Here is what Jesus has to say about trusting in your money:
Do not lay up for yourselves treasures on earth, where moth and rust destroy and where thieves break in and steal; but lay up for yourselves treasures in heaven, where neither moth nor rust destroys and where thieves do not break in and steal. For where your treasure is, there your heart will be also. (Matthew 6:19-21)
The Sunday after Trinity
Trusting in your money is like walking across the lake that is covered by an inch of ice. You may make it for a while. But there is no way you’ll make it across the lake.

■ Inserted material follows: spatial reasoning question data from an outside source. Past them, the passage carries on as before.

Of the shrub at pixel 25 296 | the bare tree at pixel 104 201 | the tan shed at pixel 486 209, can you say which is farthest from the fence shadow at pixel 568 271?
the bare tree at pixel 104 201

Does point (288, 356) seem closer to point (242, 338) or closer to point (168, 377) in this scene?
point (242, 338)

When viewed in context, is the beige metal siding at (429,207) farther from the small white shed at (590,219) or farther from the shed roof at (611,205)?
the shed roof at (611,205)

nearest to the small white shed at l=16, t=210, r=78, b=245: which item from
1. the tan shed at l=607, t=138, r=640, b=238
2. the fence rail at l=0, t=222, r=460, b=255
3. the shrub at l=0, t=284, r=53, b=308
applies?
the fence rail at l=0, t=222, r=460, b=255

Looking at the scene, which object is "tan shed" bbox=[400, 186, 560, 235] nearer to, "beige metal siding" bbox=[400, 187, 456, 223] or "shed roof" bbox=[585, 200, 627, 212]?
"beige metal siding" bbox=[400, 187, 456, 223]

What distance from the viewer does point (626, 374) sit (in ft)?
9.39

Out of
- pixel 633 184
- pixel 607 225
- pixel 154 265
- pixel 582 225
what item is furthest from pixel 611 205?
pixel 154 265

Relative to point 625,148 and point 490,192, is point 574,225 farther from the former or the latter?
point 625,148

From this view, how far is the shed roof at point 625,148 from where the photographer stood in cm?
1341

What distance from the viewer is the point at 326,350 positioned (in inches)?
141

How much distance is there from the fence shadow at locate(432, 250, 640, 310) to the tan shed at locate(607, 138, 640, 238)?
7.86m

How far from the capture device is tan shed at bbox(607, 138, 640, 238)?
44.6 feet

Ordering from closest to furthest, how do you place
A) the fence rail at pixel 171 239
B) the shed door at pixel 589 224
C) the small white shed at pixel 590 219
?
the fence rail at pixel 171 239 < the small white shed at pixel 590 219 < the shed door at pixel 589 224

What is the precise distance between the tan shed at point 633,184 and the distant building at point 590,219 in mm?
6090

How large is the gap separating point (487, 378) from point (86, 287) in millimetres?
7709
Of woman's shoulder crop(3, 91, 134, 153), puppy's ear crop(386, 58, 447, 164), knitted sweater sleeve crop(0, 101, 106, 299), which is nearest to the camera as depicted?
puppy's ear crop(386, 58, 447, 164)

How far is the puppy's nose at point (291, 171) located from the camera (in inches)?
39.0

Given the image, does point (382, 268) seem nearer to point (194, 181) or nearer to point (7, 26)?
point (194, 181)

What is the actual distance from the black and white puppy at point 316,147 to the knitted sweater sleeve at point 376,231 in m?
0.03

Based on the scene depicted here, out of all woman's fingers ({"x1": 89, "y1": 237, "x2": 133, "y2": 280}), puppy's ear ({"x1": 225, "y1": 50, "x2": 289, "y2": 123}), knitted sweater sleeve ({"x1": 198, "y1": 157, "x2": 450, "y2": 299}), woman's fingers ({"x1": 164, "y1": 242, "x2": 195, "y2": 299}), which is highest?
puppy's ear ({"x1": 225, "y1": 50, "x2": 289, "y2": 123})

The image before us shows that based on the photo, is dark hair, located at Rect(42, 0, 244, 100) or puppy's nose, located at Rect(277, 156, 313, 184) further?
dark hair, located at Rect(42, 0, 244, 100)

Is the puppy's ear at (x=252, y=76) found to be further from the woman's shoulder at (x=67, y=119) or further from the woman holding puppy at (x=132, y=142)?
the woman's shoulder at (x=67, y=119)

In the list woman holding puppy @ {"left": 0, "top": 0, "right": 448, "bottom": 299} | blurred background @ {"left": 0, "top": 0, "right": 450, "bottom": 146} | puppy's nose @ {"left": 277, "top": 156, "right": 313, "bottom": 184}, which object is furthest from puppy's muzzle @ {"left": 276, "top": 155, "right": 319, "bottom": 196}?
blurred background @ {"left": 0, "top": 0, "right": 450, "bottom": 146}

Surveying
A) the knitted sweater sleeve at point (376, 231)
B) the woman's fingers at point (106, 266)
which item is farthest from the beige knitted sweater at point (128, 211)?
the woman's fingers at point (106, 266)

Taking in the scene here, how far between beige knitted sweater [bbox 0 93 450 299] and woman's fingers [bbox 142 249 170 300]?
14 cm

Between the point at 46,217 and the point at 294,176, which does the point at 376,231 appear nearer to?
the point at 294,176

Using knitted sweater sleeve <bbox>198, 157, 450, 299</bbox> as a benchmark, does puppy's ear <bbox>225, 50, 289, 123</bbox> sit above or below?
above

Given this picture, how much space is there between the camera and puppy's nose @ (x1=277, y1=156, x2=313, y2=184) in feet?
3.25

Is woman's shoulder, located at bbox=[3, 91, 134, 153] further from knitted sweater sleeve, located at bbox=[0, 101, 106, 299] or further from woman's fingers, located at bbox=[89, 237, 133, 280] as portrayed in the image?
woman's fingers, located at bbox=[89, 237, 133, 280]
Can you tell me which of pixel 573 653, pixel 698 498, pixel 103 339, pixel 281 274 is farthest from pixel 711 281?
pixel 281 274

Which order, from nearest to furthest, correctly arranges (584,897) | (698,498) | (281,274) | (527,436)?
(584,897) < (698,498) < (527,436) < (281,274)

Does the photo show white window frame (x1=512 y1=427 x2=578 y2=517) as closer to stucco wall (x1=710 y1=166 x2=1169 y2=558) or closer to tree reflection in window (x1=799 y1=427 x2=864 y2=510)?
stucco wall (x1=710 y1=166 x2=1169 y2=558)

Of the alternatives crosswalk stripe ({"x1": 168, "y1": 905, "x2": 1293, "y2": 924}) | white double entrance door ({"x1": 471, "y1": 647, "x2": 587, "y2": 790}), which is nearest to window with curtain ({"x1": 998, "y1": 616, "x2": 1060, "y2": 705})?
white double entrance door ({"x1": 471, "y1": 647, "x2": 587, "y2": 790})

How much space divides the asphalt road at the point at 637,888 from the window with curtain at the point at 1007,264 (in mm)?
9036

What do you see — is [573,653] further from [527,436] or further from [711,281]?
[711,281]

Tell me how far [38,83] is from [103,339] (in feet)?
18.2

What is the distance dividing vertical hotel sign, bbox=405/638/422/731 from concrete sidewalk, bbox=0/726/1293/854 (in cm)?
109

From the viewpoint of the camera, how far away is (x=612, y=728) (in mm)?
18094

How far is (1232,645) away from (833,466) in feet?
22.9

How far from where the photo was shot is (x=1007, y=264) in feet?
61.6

The ice won’t hold you. You’re too heavy. True wealth is not in the stuff that will perish with this world. It is not in your income, your bank account, or your ability to make money in the future. True treasure is not money that can be stolen, lost, or destroyed. It is the righteousness of God. Look to the cross where the obedience of the Lord Jesus confronted the sin of the whole human race. In the contest between his righteousness and the world’s sin his righteousness won. It prevailed. That righteousness is God’s gift to us in the gospel. It is the greatest wealth we could have in this life.
In what do we glory, dear Christian? Do we glory in our wisdom or in God’s lovingkindness, in our might or in God’s justice, in our wealth or in Christ’s righteousness? Thank God that we know God in Christ! This knowledge is revealed only by the Holy Spirit who proceeds from the Father and the Son. He shows us what true wisdom, strength, and wealth are.